The first such systems were developed by John R. Adler, a Stanford University professor of neurosurgery and radiation oncology, and Russell and Peter Schonberg at Schonberg Research, and commercialized under the brand name CyberKnife.

=== Proton beam therapy ===

Protons may also be used in radiosurgery in a procedure called Proton Beam Therapy (PBT) or proton therapy. Protons are extracted from proton donor materials by a medical synchrotron or cyclotron, and accelerated in successive transits through a circular, evacuated conduit or cavity, using powerful magnets to shape their path, until they reach the energy required to just traverse a human body, usually about 200 MeV. They are then released toward the region to be treated in the patient's body, the irradiation target. In some machines, which deliver protons of only a specific energy, a custom mask made of plastic is interposed between the beam source and the patient to adjust the beam energy to provide the appropriate degree of penetration.
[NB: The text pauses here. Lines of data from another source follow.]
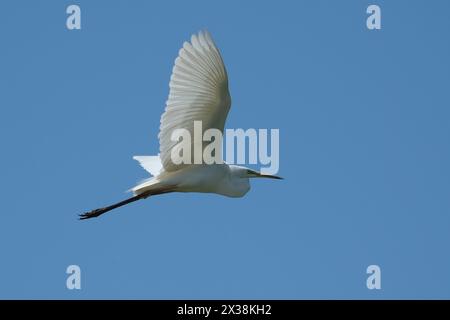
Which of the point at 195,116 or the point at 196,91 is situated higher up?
the point at 196,91

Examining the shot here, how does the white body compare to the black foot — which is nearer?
the white body

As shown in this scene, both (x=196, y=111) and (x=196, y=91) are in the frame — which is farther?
(x=196, y=111)

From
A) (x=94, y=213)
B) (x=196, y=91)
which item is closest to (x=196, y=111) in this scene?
(x=196, y=91)

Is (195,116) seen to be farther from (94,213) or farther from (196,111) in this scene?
(94,213)

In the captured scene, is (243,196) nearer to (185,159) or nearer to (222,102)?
(185,159)

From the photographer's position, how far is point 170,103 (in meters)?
7.58

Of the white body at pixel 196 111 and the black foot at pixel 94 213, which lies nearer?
the white body at pixel 196 111

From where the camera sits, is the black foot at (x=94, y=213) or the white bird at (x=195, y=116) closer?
the white bird at (x=195, y=116)

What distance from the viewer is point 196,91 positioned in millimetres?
7562

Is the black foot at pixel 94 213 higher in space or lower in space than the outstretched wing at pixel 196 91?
lower

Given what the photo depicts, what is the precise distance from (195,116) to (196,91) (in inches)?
13.0

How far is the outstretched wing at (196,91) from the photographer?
7199 millimetres

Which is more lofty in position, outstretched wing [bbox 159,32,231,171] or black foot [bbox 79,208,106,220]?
outstretched wing [bbox 159,32,231,171]

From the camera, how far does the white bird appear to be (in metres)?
7.27
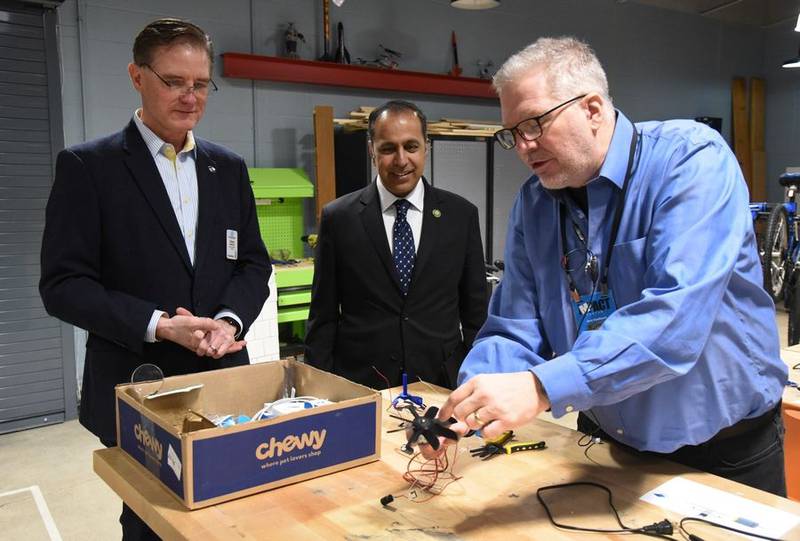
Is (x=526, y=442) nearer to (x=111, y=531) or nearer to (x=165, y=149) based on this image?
(x=165, y=149)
The phenomenon of the Bragg peak of ejected protons gives proton therapy advantages over other forms of radiation, since most of the proton's energy is deposited within a limited distance, so tissue beyond this range (and to some extent also tissue inside this range) is spared from the effects of radiation. This property of protons, which has been called the "depth charge effect" by analogy to the explosive weapons used in anti-submarine warfare, allows for conformal dose distributions to be created around even very irregularly shaped targets, and for higher doses to targets surrounded or backstopped by radiation-sensitive structures such as the optic chiasm or brainstem. The development of "intensity modulated" techniques allowed similar conformities to be attained using linear accelerator radiosurgery.

As of 2013 there was no evidence that proton beam therapy is better than any other types of treatment in most cases, except for a "handful of rare pediatric cancers". Critics, responding to the increasing number of very expensive PBT installations, spoke of a "medical arms race" and "crazy medicine and unsustainable public policy".